*DIRECTIONS:*
Produce again, without any change, the lines running from the one with "#FF0000; font-family: Courier" through the final line of the data below, and only those.

┄┄┄┄┄┄┄┄┄┄┄┄┄┄┄┄┄┄┄┄

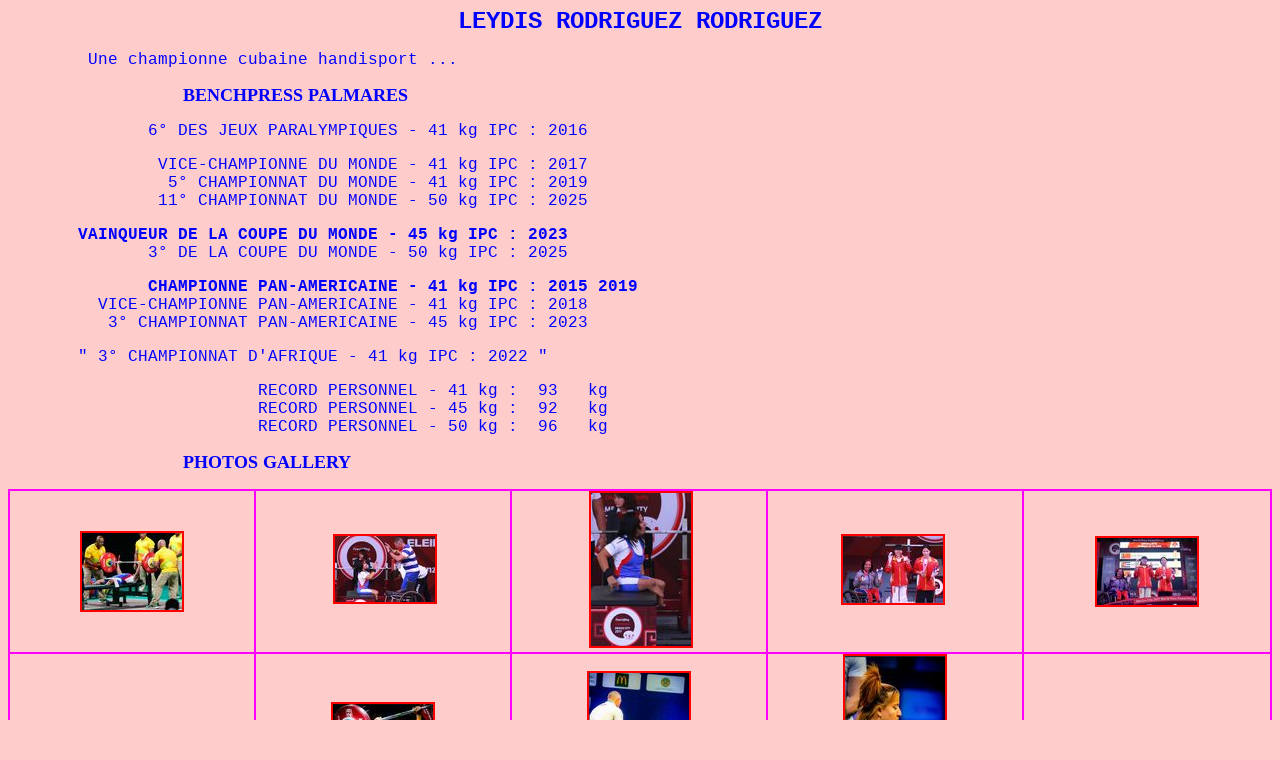

--- FILE ---
content_type: text/html
request_url: http://www.benchpresschampion.com/PARALYMPICS/RodriguezL.html
body_size: 1320
content:
<!DOCTYPE HTML PUBLIC "-//W3C//DTD HTML 4.01 Transitional//EN">
<html><head>























<meta http-equiv="Content-Language" content="fr">
<meta http-equiv="Content-Type" content="text/html; charset=windows-1252">
<meta name="GENERATOR" content="Microsoft FrontPage 4.0">
<meta name="ProgId" content="FrontPage.Editor.Document"><title>Rodriguez</title>

<style fprolloverstyle="">A:hover {color: #FF0000; font-family: Courier New; font-size: 12 pt}
</style></head>
<body alink="#ff0000" bgcolor="#ffcccc" link="#ff0000" text="#0000ff" vlink="#ff00ff">

<p align="center"><font face="Courier New" size="5"><b>LEYDIS RODRIGUEZ RODRIGUEZ<br>
</b></font></p>
<p align="left"><font face="Courier New">&nbsp;&nbsp;&nbsp;&nbsp;&nbsp;&nbsp;&nbsp;
Une championne cubaine handisport ...</font></p>
<p><b><font size="4">&nbsp;&nbsp;&nbsp;&nbsp;&nbsp;&nbsp;&nbsp;&nbsp;&nbsp;&nbsp;&nbsp;&nbsp;&nbsp;&nbsp;&nbsp;&nbsp;&nbsp;&nbsp;&nbsp;&nbsp;&nbsp;&nbsp;&nbsp;&nbsp;&nbsp;&nbsp;&nbsp;&nbsp;&nbsp;&nbsp;&nbsp;&nbsp;&nbsp;&nbsp;
BENCHPRESS PALMARES</font></b></p>
<p><font face="Courier New">

&nbsp;&nbsp;&nbsp;&nbsp; &nbsp;&nbsp;&nbsp; &nbsp; &nbsp;&nbsp; 6° DES JEUX PARALYMPIQUES - 41 kg </font><font face="Courier New">IPC </font><font face="Courier New">: 2016<br>
</font></p>






<p><font face="Courier New">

┄┄┄┄┄┄┄┄┄┄┄┄┄┄┄┄┄┄┄┄

*EXERCISE OUTPUT:*
<style fprolloverstyle="">A:hover {color: #FF0000; font-family: Courier New; font-size: 12 pt}
</style></head>
<body alink="#ff0000" bgcolor="#ffcccc" link="#ff0000" text="#0000ff" vlink="#ff00ff">

<p align="center"><font face="Courier New" size="5"><b>LEYDIS RODRIGUEZ RODRIGUEZ<br>
</b></font></p>
<p align="left"><font face="Courier New">&nbsp;&nbsp;&nbsp;&nbsp;&nbsp;&nbsp;&nbsp;
Une championne cubaine handisport ...</font></p>
<p><b><font size="4">&nbsp;&nbsp;&nbsp;&nbsp;&nbsp;&nbsp;&nbsp;&nbsp;&nbsp;&nbsp;&nbsp;&nbsp;&nbsp;&nbsp;&nbsp;&nbsp;&nbsp;&nbsp;&nbsp;&nbsp;&nbsp;&nbsp;&nbsp;&nbsp;&nbsp;&nbsp;&nbsp;&nbsp;&nbsp;&nbsp;&nbsp;&nbsp;&nbsp;&nbsp;
BENCHPRESS PALMARES</font></b></p>
<p><font face="Courier New">

&nbsp;&nbsp;&nbsp;&nbsp; &nbsp;&nbsp;&nbsp; &nbsp; &nbsp;&nbsp; 6° DES JEUX PARALYMPIQUES - 41 kg </font><font face="Courier New">IPC </font><font face="Courier New">: 2016<br>
</font></p>






<p><font face="Courier New">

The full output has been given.